▶ **What needs to be done**
Set out the records below as a Markdown table with the columns Row and Line. Include only everything from the line containing "How far is pixel" down to the line containing "0.52 meters", both ends included, number each row, and leave out blank lines.

▶ **Available records**
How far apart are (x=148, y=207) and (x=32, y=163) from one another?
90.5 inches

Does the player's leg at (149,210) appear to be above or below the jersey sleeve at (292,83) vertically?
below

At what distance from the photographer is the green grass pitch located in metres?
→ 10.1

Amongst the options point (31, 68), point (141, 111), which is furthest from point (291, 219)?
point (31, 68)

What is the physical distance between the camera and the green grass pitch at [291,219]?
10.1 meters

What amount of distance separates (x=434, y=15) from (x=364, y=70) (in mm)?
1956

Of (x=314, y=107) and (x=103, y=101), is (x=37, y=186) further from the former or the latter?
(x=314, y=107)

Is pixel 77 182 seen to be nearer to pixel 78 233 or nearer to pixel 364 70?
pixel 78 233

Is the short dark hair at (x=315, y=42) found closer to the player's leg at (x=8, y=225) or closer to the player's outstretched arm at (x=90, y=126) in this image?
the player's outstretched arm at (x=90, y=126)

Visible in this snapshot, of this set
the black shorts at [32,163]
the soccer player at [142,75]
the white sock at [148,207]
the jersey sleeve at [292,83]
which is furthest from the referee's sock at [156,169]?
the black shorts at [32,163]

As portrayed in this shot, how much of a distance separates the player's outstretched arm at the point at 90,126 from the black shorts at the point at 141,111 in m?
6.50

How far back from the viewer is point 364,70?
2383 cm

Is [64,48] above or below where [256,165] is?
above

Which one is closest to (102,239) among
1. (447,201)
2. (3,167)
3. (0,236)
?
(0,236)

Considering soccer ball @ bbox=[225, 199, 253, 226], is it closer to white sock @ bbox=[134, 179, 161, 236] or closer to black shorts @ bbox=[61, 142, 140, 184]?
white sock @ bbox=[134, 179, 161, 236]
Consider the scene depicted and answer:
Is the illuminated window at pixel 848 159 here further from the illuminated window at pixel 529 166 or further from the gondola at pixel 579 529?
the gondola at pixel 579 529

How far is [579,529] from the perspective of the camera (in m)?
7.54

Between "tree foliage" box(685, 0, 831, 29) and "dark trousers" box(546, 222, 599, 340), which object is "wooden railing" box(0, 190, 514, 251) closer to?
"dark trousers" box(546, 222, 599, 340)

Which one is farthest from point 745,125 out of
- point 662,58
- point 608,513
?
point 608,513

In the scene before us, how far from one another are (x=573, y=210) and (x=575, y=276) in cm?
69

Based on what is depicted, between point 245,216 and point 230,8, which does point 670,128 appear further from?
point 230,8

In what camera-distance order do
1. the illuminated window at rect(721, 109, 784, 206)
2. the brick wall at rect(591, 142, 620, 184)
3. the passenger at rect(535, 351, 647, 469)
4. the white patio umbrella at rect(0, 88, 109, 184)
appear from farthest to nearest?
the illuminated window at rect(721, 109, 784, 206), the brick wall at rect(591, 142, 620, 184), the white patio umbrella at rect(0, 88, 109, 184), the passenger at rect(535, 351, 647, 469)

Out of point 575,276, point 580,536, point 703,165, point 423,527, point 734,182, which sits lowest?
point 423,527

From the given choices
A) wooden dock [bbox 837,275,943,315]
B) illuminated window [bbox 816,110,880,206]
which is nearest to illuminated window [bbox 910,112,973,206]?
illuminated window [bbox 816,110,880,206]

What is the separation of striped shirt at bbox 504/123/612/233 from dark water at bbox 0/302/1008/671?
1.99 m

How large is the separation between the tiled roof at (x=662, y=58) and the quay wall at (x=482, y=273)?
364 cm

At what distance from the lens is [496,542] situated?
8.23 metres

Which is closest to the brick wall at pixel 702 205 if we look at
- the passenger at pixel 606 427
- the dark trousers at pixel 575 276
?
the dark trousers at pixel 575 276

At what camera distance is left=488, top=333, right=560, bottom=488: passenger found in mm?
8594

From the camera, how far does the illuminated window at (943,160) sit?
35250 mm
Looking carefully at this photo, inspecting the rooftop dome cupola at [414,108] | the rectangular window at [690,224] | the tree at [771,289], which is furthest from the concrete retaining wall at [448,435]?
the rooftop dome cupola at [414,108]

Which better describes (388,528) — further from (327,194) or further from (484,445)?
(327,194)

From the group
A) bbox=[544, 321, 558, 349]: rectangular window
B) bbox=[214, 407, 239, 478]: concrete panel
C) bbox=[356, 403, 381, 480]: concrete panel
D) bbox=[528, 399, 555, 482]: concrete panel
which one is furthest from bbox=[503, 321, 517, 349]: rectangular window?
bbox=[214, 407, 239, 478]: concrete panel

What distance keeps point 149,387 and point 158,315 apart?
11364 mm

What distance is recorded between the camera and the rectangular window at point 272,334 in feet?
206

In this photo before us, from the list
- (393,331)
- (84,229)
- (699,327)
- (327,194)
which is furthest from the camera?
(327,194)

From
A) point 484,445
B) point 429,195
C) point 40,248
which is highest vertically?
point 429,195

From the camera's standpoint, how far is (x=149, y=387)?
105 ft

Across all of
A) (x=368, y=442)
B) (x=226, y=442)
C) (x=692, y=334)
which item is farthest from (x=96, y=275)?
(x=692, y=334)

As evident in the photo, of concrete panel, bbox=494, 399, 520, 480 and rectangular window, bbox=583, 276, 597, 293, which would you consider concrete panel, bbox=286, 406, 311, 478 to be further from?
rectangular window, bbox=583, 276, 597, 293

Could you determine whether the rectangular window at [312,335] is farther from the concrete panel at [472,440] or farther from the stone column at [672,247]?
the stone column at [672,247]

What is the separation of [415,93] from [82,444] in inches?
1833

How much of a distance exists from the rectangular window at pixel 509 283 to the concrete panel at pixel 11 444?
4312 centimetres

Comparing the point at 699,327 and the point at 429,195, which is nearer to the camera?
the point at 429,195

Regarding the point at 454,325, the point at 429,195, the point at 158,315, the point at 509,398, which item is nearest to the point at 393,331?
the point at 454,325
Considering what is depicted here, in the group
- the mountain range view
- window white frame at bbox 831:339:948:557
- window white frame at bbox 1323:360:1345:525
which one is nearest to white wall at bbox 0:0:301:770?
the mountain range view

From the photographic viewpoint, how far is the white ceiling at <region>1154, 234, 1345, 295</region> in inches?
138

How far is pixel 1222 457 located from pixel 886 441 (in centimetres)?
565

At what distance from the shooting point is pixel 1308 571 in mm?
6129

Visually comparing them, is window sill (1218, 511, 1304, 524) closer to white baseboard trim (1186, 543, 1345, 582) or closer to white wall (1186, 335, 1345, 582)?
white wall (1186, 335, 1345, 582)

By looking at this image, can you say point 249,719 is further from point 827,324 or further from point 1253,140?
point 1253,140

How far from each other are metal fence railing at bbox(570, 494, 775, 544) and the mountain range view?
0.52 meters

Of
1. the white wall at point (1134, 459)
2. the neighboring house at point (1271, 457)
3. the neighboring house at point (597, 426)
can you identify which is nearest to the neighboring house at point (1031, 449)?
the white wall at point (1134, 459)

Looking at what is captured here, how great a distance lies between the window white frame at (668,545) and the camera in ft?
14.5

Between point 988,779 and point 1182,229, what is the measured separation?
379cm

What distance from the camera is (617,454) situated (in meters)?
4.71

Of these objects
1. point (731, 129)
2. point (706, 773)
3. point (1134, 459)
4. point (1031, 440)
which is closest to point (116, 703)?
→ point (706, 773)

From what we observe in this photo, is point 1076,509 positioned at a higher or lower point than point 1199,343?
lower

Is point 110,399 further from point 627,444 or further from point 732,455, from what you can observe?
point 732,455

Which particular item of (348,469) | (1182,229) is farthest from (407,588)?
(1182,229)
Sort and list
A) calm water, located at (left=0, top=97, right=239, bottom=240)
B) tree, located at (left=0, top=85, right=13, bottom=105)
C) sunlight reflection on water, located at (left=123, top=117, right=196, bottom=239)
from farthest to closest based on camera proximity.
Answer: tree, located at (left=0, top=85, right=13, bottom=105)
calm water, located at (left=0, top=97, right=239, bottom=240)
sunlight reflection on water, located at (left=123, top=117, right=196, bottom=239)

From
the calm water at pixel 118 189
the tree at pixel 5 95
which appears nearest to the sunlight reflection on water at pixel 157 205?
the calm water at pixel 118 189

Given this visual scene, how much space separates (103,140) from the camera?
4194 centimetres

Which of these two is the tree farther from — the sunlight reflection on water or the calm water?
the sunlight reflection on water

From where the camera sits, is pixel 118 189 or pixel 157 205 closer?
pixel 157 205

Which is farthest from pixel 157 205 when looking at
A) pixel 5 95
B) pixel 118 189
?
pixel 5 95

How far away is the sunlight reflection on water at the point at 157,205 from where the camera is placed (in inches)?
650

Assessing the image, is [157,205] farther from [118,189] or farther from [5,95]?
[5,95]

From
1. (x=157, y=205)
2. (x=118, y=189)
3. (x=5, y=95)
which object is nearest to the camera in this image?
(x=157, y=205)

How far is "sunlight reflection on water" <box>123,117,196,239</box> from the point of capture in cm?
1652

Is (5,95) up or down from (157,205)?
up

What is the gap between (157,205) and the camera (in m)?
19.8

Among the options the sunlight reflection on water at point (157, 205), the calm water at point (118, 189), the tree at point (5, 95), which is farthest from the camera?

▶ **Exercise output**
| Row | Line |
|---|---|
| 1 | How far is pixel 1222 457 located from pixel 886 441 (in centimetres)? |
| 2 | 565 |
| 3 | At what distance from the shooting point is pixel 1308 571 in mm? |
| 4 | 6129 |
| 5 | Visually comparing them, is window sill (1218, 511, 1304, 524) closer to white baseboard trim (1186, 543, 1345, 582) or closer to white wall (1186, 335, 1345, 582)? |
| 6 | white wall (1186, 335, 1345, 582) |
| 7 | By looking at this image, can you say point 249,719 is further from point 827,324 or further from point 1253,140? |
| 8 | point 1253,140 |
| 9 | How far from each other are metal fence railing at bbox(570, 494, 775, 544) and the mountain range view? |
| 10 | 0.52 meters |